== SET TASK ==
Please print exactly the lines running from the one that contains "Looking at the" to the end of the data, with both lines included.

== EXTRACTED ENTRIES ==
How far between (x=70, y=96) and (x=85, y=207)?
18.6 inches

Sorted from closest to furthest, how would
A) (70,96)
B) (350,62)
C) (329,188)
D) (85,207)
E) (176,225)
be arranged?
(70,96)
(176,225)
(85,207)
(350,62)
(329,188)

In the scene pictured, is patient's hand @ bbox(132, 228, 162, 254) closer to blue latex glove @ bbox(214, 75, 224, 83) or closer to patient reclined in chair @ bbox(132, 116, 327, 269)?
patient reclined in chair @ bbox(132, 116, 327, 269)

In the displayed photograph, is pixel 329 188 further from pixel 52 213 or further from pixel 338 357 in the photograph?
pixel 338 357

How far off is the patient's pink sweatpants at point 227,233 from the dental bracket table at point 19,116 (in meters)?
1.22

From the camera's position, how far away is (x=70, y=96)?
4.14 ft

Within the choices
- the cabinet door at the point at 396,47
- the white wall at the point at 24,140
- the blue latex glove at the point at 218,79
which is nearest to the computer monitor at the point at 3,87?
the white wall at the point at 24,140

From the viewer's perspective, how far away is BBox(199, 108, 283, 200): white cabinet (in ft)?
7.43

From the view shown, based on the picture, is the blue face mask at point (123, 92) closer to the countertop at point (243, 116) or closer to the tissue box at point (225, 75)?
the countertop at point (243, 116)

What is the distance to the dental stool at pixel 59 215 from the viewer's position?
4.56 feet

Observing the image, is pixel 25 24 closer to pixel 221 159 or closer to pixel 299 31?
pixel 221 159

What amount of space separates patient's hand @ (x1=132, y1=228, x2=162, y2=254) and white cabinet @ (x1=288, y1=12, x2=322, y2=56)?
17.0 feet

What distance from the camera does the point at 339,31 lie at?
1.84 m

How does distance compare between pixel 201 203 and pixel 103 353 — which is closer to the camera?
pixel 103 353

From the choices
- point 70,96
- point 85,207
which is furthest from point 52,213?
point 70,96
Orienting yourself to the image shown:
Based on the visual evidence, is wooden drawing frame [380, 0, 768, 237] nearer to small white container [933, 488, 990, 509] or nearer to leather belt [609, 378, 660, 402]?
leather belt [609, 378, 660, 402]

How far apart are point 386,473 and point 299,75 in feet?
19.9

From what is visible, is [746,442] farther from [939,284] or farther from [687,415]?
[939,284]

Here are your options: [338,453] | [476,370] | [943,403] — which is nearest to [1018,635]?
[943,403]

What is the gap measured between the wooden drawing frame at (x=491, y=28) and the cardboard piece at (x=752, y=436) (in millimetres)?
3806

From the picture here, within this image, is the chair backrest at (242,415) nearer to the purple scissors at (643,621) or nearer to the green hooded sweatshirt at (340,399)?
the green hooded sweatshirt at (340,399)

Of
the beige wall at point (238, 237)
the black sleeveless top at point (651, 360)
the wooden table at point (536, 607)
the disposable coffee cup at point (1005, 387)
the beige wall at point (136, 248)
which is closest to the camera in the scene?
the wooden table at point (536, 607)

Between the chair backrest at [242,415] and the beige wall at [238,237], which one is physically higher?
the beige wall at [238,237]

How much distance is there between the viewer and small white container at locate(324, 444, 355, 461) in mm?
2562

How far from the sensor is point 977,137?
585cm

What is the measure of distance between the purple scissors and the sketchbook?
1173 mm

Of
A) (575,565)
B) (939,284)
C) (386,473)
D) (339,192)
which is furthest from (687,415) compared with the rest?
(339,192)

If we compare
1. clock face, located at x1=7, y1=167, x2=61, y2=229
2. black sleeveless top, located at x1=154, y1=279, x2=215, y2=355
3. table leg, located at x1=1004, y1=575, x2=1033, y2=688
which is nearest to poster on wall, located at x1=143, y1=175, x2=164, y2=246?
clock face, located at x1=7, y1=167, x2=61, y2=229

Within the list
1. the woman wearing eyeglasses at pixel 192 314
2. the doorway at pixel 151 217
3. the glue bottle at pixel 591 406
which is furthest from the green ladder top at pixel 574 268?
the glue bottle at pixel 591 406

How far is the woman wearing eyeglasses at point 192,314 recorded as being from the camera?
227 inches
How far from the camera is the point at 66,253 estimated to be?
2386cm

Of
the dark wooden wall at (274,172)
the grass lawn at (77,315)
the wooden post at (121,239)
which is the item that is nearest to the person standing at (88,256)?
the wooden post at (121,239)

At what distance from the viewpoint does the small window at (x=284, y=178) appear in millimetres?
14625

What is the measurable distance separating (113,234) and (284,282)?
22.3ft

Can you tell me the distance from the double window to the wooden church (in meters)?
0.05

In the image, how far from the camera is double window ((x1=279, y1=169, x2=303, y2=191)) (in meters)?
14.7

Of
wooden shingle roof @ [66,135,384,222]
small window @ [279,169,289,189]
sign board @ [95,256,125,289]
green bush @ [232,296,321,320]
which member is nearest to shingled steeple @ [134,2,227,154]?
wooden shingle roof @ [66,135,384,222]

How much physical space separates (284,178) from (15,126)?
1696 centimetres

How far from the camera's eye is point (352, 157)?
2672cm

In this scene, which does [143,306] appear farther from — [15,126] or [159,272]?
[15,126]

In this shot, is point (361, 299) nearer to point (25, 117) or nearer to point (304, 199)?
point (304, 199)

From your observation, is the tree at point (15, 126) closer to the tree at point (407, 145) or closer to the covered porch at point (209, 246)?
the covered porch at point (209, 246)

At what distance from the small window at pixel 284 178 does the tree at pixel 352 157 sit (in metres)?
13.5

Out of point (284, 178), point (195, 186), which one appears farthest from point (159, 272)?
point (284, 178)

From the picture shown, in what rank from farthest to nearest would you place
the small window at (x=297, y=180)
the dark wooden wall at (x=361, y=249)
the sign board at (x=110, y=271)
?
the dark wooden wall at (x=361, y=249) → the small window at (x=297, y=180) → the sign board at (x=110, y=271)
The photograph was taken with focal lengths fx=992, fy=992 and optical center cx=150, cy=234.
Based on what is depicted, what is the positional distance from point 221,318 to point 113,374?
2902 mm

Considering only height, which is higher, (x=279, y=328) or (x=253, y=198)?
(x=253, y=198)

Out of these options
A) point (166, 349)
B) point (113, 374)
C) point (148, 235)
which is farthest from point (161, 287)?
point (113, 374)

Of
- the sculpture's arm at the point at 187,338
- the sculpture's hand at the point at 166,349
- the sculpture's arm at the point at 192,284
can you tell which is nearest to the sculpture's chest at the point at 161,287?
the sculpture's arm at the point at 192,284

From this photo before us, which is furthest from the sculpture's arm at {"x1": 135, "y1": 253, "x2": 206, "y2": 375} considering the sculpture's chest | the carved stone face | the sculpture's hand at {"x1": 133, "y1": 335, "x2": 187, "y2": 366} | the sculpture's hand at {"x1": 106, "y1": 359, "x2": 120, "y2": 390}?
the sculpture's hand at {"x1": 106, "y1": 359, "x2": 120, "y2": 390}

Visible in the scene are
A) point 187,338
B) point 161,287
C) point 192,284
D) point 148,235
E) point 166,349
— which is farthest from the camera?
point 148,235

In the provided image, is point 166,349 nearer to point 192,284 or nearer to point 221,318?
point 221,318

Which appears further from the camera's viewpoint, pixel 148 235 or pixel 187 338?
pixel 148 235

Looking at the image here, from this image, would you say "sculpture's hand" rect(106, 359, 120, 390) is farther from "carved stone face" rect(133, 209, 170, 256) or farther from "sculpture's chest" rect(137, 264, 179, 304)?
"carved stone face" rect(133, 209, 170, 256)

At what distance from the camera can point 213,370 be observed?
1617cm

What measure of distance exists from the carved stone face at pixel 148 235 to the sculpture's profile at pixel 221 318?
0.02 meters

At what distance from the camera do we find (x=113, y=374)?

== OUTPUT BELOW ==
Looking at the image here, from this image, would you say "sculpture's hand" rect(106, 359, 120, 390) is farther from "carved stone face" rect(133, 209, 170, 256) or farther from "sculpture's chest" rect(137, 264, 179, 304)?
"carved stone face" rect(133, 209, 170, 256)

At what distance from the camera can point 213,370 be observed?
1617cm

What measure of distance exists from the carved stone face at pixel 148 235 to the sculpture's profile at pixel 221 318?
0.02 meters

At what distance from the camera do we find (x=113, y=374)?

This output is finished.